Some Jim Crow-era murders have drawn much more attention than others. At the top end of the scale was the high-profile case of the Klan murders of James Chaney, Andrew Goodman and Michael Schwerner on June 21, 1964—which draws thousands of entries in the Nexis news database (a search will not return more than 3,000 at a time). Several conspirators were tried in federal court in the 1960s and actually served some time for their role. Then the case continued to simmer on the national radar, finally culminating in the arrest and prosecution of Edgar Ray Killen in June 2005.
After the verdict was announced, Schwerner's widow, Rita Schwerner Bender, talked to the media on the front lawn of the Neshoba County courthouse, challenging the press corps—that was routinely referring to the Killen case as the "last" of the civil-rights cold cases—to continuing pursuing justice in lower-profile murders, especially those of African-American Mississippians like Henry Dee and Charles Moore in 1964.
"You're here, you're interested in this trial as the most important trial in the Civil Rights Movement because two of the men were white," Bender told the media. "You're still doing what was done in 1964."

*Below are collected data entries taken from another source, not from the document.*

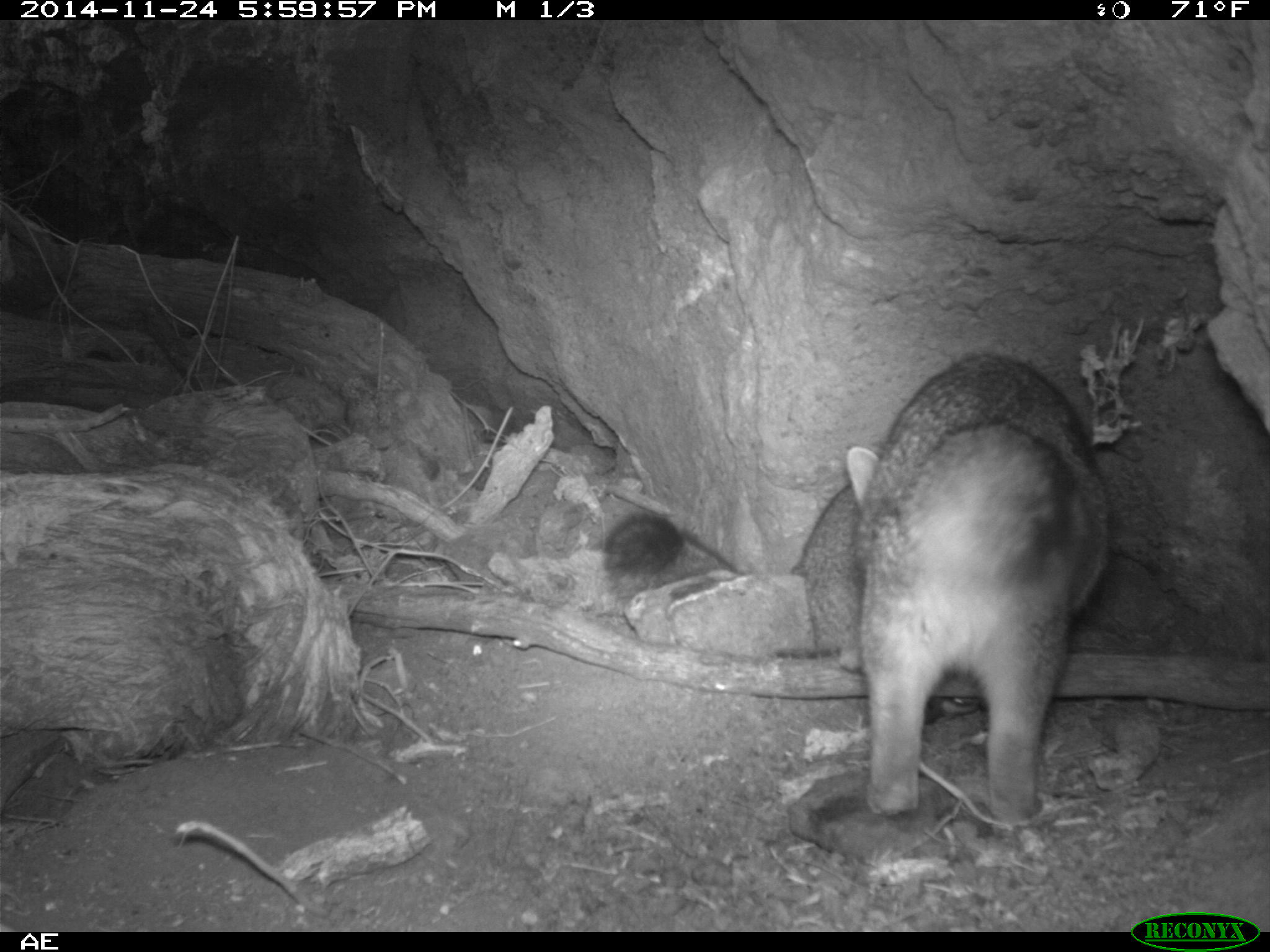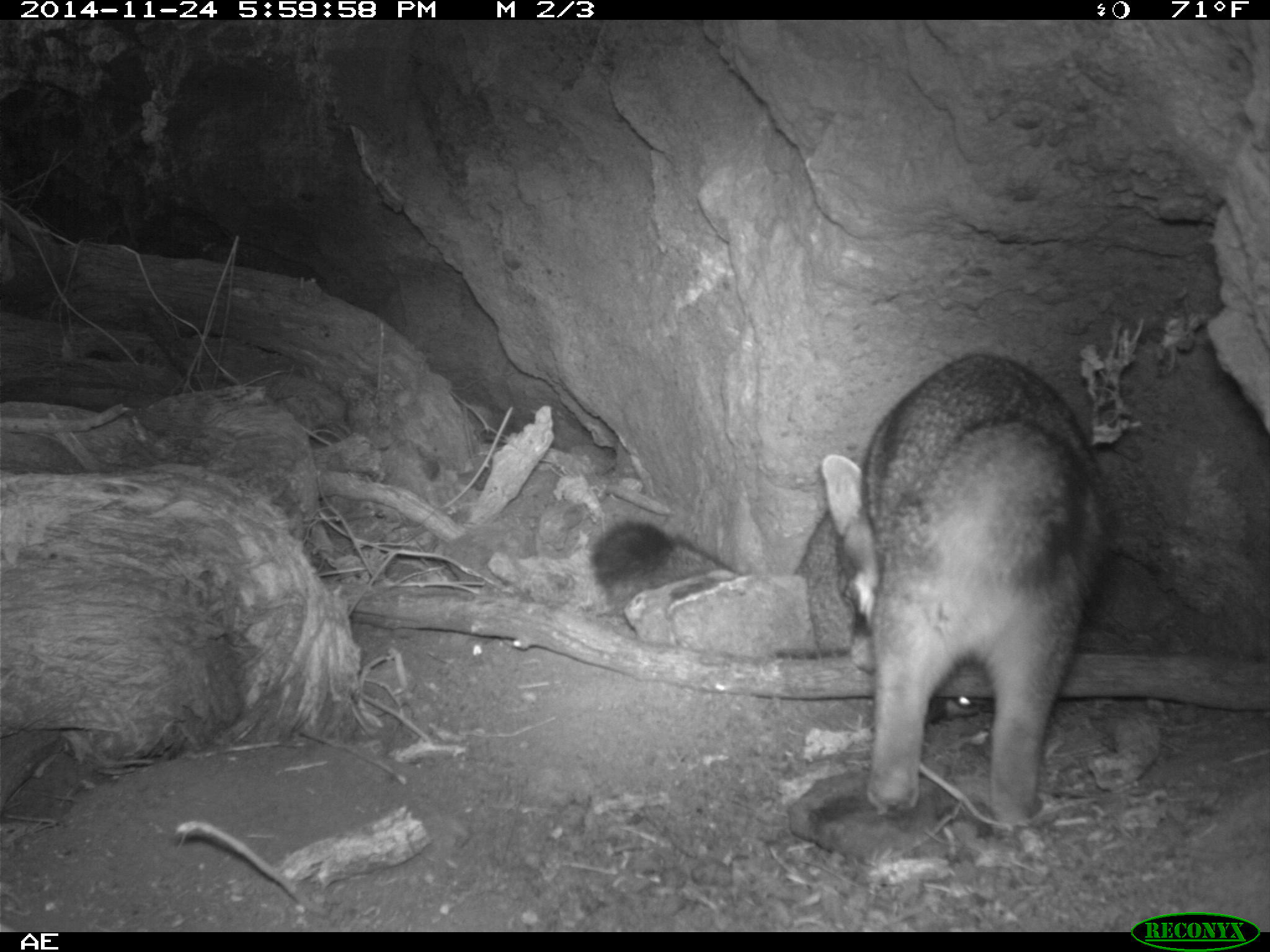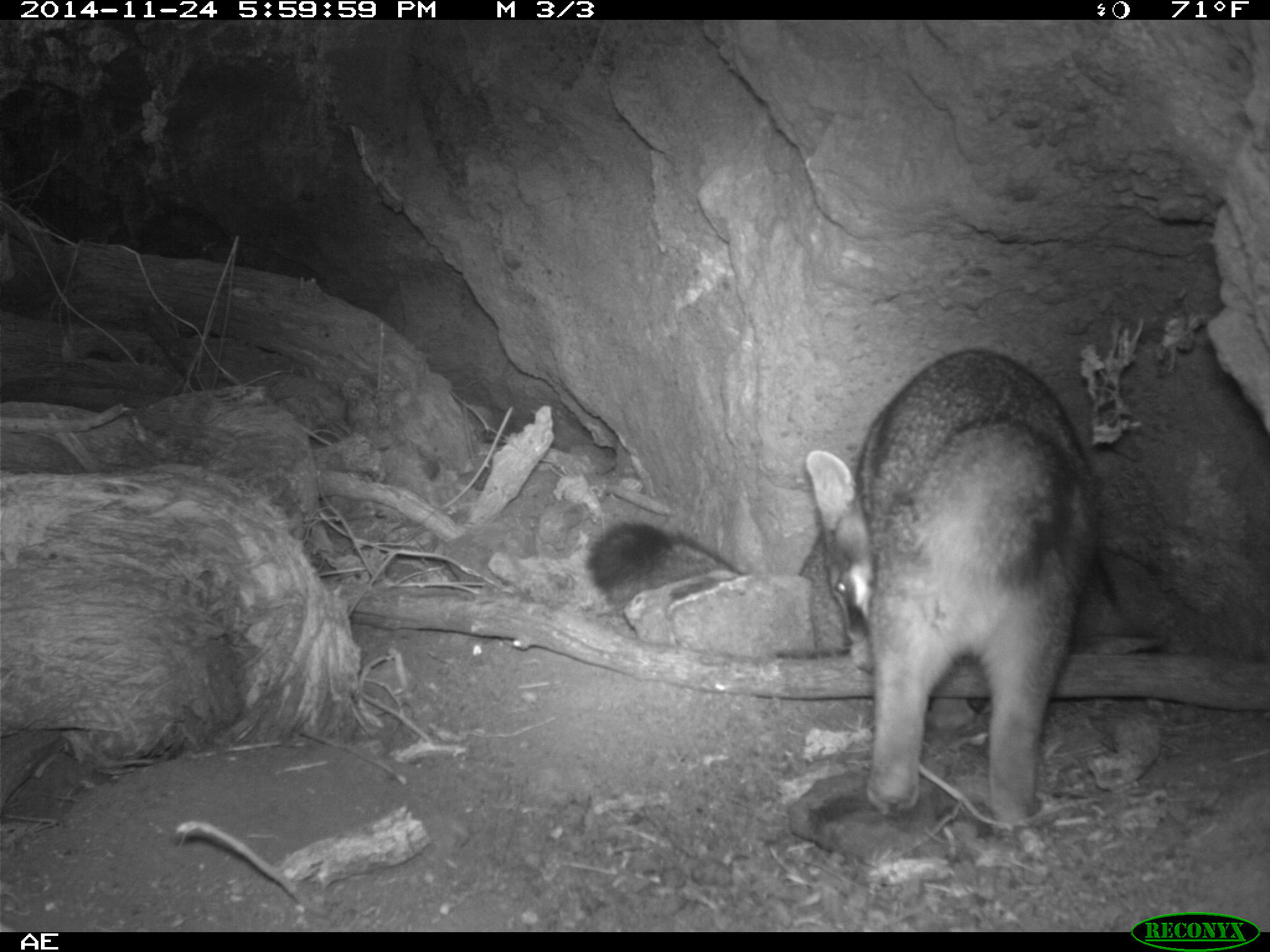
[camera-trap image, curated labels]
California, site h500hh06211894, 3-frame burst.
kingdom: Animalia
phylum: Chordata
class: Mammalia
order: Carnivora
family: Canidae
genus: Urocyon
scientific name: Urocyon littoralis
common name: island fox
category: fox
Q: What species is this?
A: Fox (island fox) (Urocyon littoralis).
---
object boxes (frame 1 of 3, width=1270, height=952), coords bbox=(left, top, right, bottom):
fox: bbox=(846, 353, 1110, 824); bbox=(603, 483, 865, 674)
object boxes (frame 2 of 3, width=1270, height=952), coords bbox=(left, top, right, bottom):
fox: bbox=(820, 352, 1112, 829); bbox=(591, 511, 854, 654)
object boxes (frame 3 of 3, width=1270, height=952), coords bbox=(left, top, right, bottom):
fox: bbox=(804, 348, 1103, 830); bbox=(588, 522, 854, 656)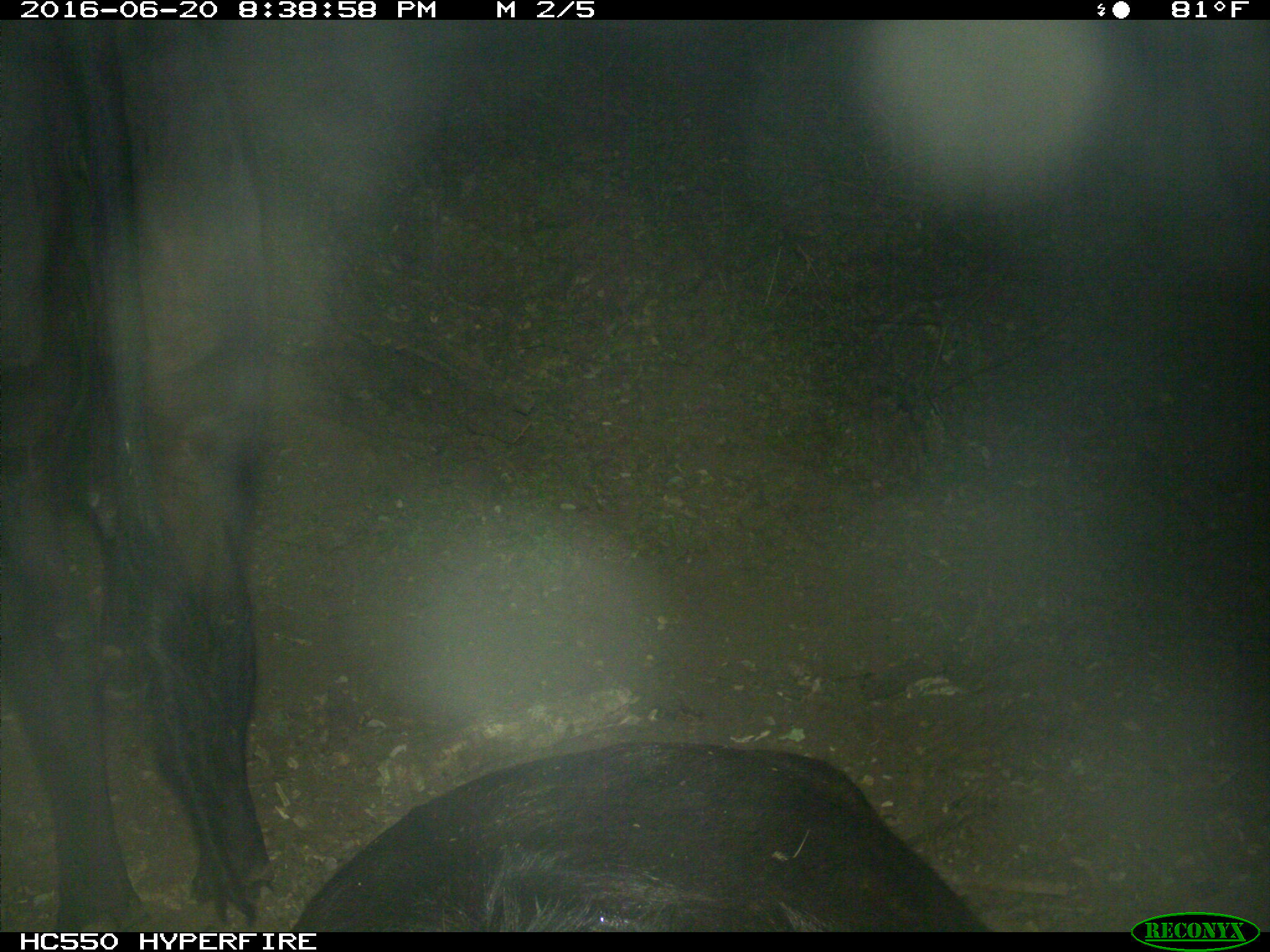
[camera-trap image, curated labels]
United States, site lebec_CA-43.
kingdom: Animalia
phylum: Chordata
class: Mammalia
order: Artiodactyla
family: Bovidae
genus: Bos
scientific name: Bos taurus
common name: domestic cow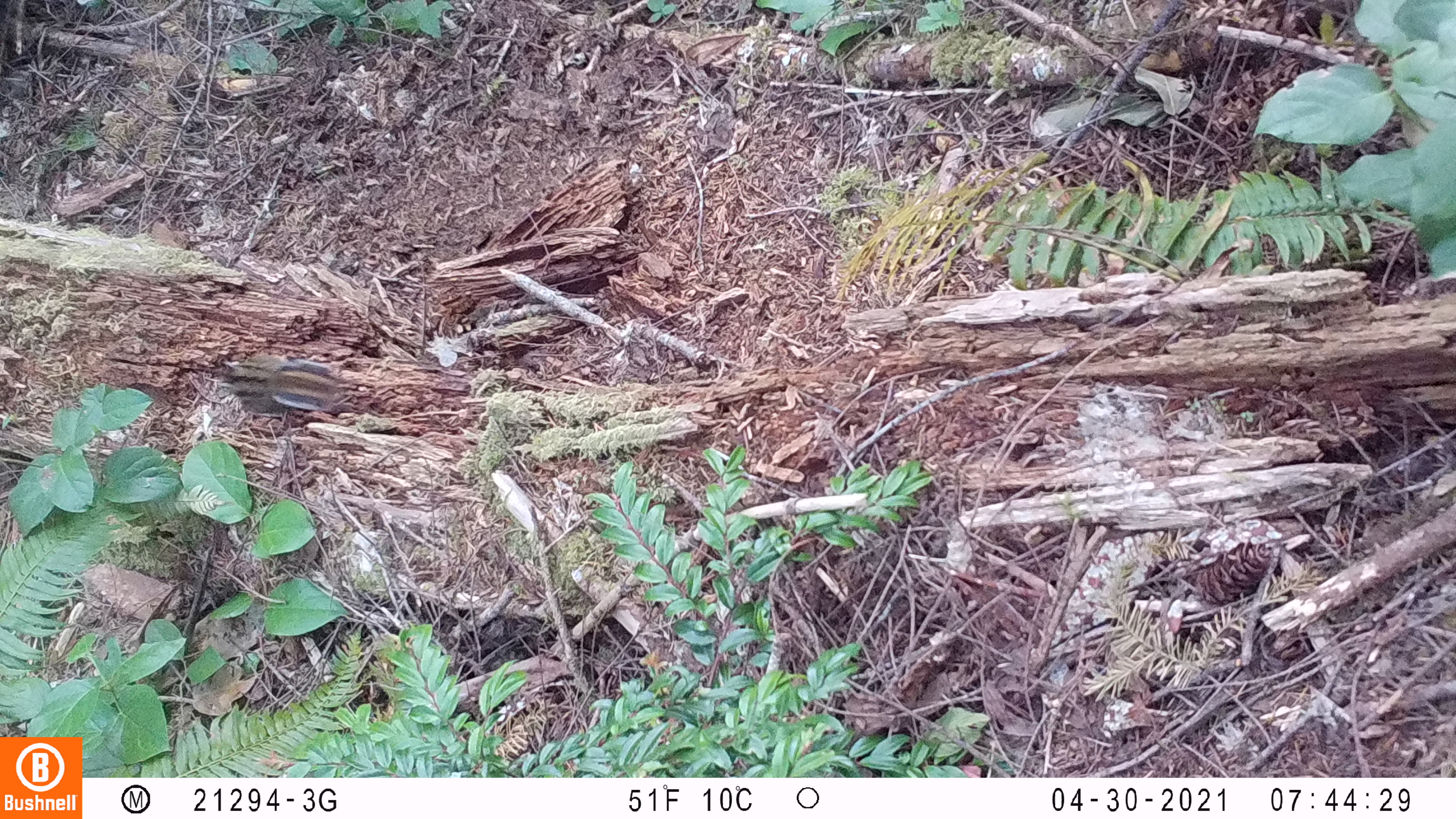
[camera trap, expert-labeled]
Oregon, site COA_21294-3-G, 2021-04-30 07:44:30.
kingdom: Animalia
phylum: Chordata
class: Mammalia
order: Rodentia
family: Sciuridae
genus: Neotamias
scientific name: Neotamias townsendii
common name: townsend's chipmunk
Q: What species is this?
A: Townsend's chipmunk (Neotamias townsendii).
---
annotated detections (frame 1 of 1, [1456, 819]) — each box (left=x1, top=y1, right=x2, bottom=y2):
townsend's chipmunk: (left=211, top=358, right=345, bottom=419)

She was right. As of Jan. 1, 2007, there were 97 Nexis entries for "Charles Moore" and "Henry Dee." That changed overnight when the indictment of James Ford Seale was announced on Jan. 17.
Here is a timeline highlighting notable media interest in the Dee-Moore case over the years:
June 1970 – In a book published June 1970 called "Attack on Terror: The FBI Against the Ku Klux Klan in Mississippi," writer Don Whitehead described some of the FBI's 1960s-era findings on the Dee-Moore murders.
Oct. 20, 1991 – Associated Press reporter Christopher Sullivan included the Dee-Moore case in a round-up of old civil-rights case that hadn't been pursued. He probably entered a phrase into the media archives that was repeated endlessly last week—that, after Seale and Edwards' arrest, a "a justice of the peace dropped all charges—without explanation and without presenting the evidence to a grand jury," citing "Free At Last," a civil rights history edited by Sara Bullard of the Southern Poverty Law Center. That is faulty, however; the district attorney explained then that he feared the case would be dismissed because the Klansmen had spread rumors that law enforcement had roughed them up.
1996 – In his book, "Betrayed: The Presidential Failure to Protect Black Lives," writer Earl Ofari Hutchinson detailed the Moore and Dee case, named Seale and another suspect, and called on federal officials to indict the men on kidnapping charges. He pointed out that because the crime occurred in a national forest, the feds had jurisdiction. (See his column "Justice Demands More", here.)
April 30, 1996 – Vern E. Smith detailed the murders in a piece in Emerge Magazine.
Dec. 16, 1998 – In a series on unsolved race murders, New York Newsday reporter Stephanie Saul interviewed Thomas Moore about his brother's murder. "I'm looking for justice, not revenge," he told Saul. She also interviewed Charles Marcus Edwards, who denied involvement: "The things I was accused of at the time wasn't true."
Nov. 29, 1999 – Connie Chung's "20-20" report on Klan murders in the Natchez area aired on ABC, reviving interest in the Dee-Moore case, as well as that of Ben Chester White and Ernest Avants and raising the specter of federal prosecution due to crimes committed on federal land.
Jan. 13, 2000 – The Associated Press reported that District Attorney Ronnie Harper had asked the feds to investigate the Dee-Moore case.
Jan. 23, 2000 – The Clarion-Ledger's Jerry Mitchell interviewed Thomas Moore in a piece about the murders, also reporting that of the two main suspects—Charles Marcus Edwards and James Ford Seale—that "only Edwards is still alive."
June 2005 – David Ridgen of the Canadian Broadcasting Corp. called the Jackson Free Press and discussed documenting the paper investigating the Dee-Moore case. After agreeing to help each other, Ridgen reached Thomas Moore and offered to bring him back to Mississippi to meet up with the JFP and seek justice in his brother's murder.
July 8, 2005 - Donna Ladd and Kate Medley met Ridgen and Moore in Meadville and covered Moore's visit, and investigated the case for the next two weeks. Ridgen and the Jackson Free Press learned simultaneously that Seale was still alive.
July 20, 2005 – The Jackson Free Press published a detailed narrative of Moore's visit and revealed that Seale was still alive. That story, and several follow-ups, is available on our Web site.
Jan. 24, 2007* – Thomas Moore and David Ridgen faced a media storm in Washington, D.C., as the indictments were announced. Donna Ladd and Kate Medley took CNN to the spots in Meadville and Roxie discussed in our original 2005 story.
*This date is corrected in the online version. A typo appeared in the print version this week, listing the date as Jan. 18, 2007. We apologize for the error.
- Note that the last date in this timeline has been corrected. There is a typo in the print version.